▶ WORK REQUEST: Look below for the lines from the one with "United States, site archbold_FL-25." to the one with "common name: domestic cow", and copy exactly those lines, both ends included.

▶ RECORDS FOR PROCESSING:
========================================

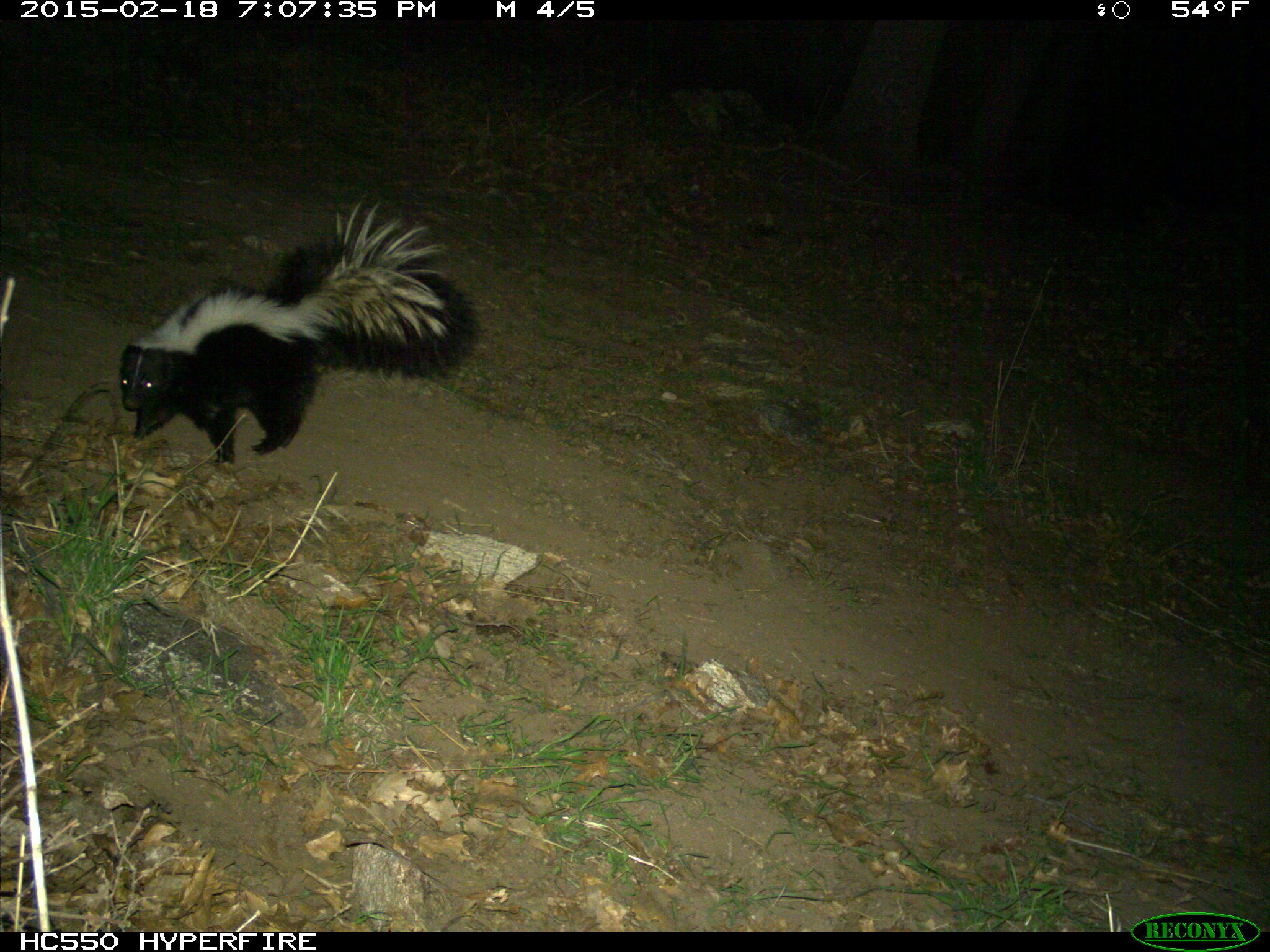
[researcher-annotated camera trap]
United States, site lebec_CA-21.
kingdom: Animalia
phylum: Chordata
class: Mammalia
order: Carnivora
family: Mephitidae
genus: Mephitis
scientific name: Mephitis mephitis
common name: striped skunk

========================================

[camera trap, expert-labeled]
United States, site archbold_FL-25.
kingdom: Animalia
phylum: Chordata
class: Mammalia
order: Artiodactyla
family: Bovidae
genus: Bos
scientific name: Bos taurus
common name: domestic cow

========================================

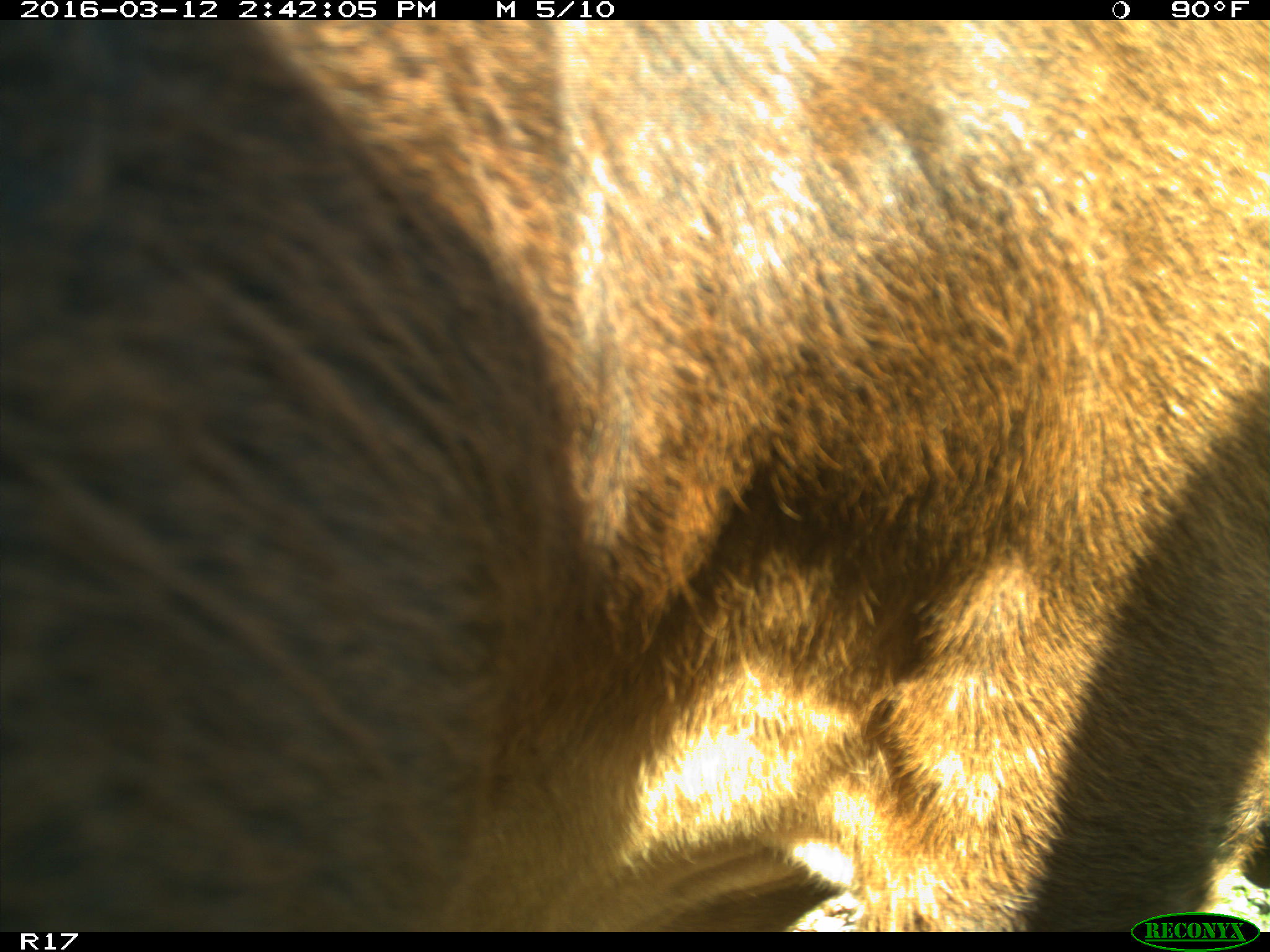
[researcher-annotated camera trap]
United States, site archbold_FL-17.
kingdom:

========================================

▶ RESPONSE TO THE TASK:
United States, site archbold_FL-25.
kingdom: Animalia
phylum: Chordata
class: Mammalia
order: Artiodactyla
family: Bovidae
genus: Bos
scientific name: Bos taurus
common name: domestic cow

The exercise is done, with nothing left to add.